In Theaters: Clash of the Titans
In its attempt to upgrade a classic with kick-ass effects, Louis Leterrier's noisy, manic and not much fun at all Clash of the Titans saps much of the spirit of the 1981 cult epic. Leterrier countered fanboy skepticism with the prospect of a 3-D and CGI-enhanced version of the fantastical Greek myth that powered the original. A few scenes in an even better defense suggests itself: the sight of Liam Neeson and Ralph Fiennes plotting to make the plebes worship them again, to restore proper order between gods and mere mortals. Now you're talking, I thought; a modern critique of the socialization of fame could only have been stronger if they'd populated Argos exclusively with reality stars. Alas, the effects can't quite cut through the hazy narrative and wretched dialogue, and when it comes to subtext my imagination seemed to have outpaced that of the filmmakers by the 15-minute mark.

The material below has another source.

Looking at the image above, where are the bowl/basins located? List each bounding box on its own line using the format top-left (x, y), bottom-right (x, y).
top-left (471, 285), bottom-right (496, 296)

Screenwriters Travis Beacham, Phil Hay and Matt Manfredi have fashioned a kind of crazy quilt from the story used in the original film -- the myth of Greek demi-god Perseus, here played by Sam Worthington, the Australian actor and Avatar hero. Seemingly orphaned at birth, Perseus is raised at sea by the fisherman (Pete Postlethwaite) who found him floating in a coffin with his dead mother. They happen upon Argos just as its residents, having decided they are equally awesome, declare war against the gods. Their hubris cues the arrival of Hades, god of the underworld, and Ralph Fiennes, emerging from a ball of bat fury in red eyeliner and a nasty weave, gets an even better reveal than he enjoyed in The Hurt Locker. It's an enjoyment that doesn't last long, however: Both he and Neeson, who plays his brother, Zeus (a big hippie bathed in a Barbara Walters sheen and wearing a blinding breastplate), are stuck in the tonal limbo that mars much of the film.
A recent veteran of the James Cameron gauntlet of iffy dialogue, it is to Worthington's credit that he makes lines like, "Is it true? Am I the son of Zeus?" resonate with something other than pure hilarity. In fact he is the son of Zeus, the product of a little late-night prank the god decided to play on King Acrisius (Jason Flemyng), who condemned his wife and her newborn to die at sea. With his adoptive family killed in the battle they encountered at Argos, Perseus wanders into the armyand winds up leading a charge against Hades and "the kraken," an inconceivable embodiment of unseeing, unfeeling evil that in fact looks a lot like a waterproof reject from The War of the Worlds.
The plot piles on so many grudge matches and cross purposes that almost as soon as Perseus takes on the challenge (ostensibly to save the local Princess, Andromeda, from sacrifice, and to avenge his family) we forget where or why he is going. The filmmakers have installed a little Tinkerbell -- a weird, ageless stalker with halogen skin named Io (Gemma Arterton) -- to alleviate this confusion, and she literally trails Perseus and his crew (including the formidable Mads Mikkelsen) around, stepping forward to offer crucial bits of exposition when even the characters can't keep a grip on what's happening. Not only is she a poor substitute for the female characters (including Hera, Athena, Thetis, and freaking Aphrodite) and the trusty mechanical owl dropped from the original, Arterton also suffers most cruelly from the insipid writing. Although "You're not just part man, part god -- you're the best of both," was the line that floored the audience I was with, I was more taken with the more soulful, "Ease your storm." Surely one to remember the next time I'm pinned to the floor by a young demigod and flushed with creepy sexual tension.
Even the host of cheerfully cheesy effects can't remedy Titans' erring on the wrong side of such lines (the use of 3-D seems almost negligible). If anything the film is a reminder that cult status is bestowed, and almost never successfully sought: Leterrier seemed to want to split the difference, offering a crunching, often incoherent action picture (and what does it say that the retro version had more powerful women; even Medusa is a CGI creation) with an homage to the earnest, full-on fromage of the original. While not a total disaster, the result is the worst thing escapist fare can be: kind of a bore.